Miller was regarded in both the black and white communities for his personal and editorial style, predating Dr. Martin Luther King Jr. by fifty years as a black leader in Chattanooga. He was an organizer of the streetcar system in protest of a 1905 segregation law against passengers. During the same year, he began his own taxi service, the Hack Line, that ran between Chattanooga and other African-American communities.

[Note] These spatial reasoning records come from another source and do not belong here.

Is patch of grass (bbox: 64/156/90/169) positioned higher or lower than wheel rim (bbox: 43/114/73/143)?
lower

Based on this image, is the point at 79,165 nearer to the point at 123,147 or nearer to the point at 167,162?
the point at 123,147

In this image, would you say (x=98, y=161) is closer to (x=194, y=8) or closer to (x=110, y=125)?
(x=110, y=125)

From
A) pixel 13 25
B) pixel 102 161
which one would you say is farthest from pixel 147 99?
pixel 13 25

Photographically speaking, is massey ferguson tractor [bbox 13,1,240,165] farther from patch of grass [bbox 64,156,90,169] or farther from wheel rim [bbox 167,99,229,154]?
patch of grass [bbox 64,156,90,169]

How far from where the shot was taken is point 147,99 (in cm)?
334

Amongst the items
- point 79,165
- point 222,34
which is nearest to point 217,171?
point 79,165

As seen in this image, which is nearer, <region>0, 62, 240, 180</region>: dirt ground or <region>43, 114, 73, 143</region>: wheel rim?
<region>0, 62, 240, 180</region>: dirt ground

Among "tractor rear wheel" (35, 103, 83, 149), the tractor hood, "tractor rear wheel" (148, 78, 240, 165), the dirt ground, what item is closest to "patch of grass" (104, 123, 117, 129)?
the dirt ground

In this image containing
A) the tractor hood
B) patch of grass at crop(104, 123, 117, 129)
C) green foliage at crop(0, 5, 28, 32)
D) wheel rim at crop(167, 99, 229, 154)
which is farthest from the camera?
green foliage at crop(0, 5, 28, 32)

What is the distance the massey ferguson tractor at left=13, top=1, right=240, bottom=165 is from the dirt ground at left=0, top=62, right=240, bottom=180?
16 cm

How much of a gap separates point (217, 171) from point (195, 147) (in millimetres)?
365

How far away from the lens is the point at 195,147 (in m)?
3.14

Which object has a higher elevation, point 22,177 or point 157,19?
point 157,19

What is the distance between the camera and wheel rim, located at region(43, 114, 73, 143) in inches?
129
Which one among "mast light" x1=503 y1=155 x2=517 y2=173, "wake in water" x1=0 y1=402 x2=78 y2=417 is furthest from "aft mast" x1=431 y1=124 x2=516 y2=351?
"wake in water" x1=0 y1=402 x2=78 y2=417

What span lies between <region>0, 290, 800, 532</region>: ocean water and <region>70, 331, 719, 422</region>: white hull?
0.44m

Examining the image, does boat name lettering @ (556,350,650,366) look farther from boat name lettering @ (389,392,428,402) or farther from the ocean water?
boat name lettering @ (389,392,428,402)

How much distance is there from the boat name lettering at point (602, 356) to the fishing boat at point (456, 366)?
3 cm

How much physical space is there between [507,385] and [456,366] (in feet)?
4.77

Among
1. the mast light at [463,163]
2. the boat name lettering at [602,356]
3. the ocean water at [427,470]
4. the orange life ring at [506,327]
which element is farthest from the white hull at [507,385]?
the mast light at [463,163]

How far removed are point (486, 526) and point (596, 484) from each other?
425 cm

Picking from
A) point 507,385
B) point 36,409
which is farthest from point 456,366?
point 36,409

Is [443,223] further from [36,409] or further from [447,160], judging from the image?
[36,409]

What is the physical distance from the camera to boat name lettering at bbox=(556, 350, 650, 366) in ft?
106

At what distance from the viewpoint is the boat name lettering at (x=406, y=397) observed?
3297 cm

One of his editorials stated: "They have taken our part of the library; they have moved our school to the frog pond; they have passed the Jim Crow law; they have knocked us out of the jury box; they have played the devil generally; and what in thunder will they do no one knows."

Randolph Miller stopped publication of the Weekly Blade after twelve years due to declining health and overwork. He died in 1916 at the age of eighty-six and buried in the Forest Hills Cemetery in Chattanooga.